> _Requirement_
From the data underneath, reproduce exactly the stretch that begins at the line with "Easter Message of His Holiness Karekin II" and ends after the line with "2025 Jaguar I-pace".

> _Data in this exercise_
====

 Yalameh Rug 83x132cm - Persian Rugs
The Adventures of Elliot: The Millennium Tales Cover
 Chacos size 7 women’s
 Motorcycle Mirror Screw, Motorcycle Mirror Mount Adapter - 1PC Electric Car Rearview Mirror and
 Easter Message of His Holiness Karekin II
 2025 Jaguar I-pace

====

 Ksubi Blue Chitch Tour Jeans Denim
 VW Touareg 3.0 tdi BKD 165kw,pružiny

====

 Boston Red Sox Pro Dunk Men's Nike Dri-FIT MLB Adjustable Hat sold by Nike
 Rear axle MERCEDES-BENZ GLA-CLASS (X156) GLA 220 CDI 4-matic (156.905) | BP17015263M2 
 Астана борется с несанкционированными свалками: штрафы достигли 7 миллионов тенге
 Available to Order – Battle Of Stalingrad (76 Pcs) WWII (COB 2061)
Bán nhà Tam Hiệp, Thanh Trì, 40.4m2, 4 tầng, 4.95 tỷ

====

> _Exercise result_
 Easter Message of His Holiness Karekin II
 2025 Jaguar I-pace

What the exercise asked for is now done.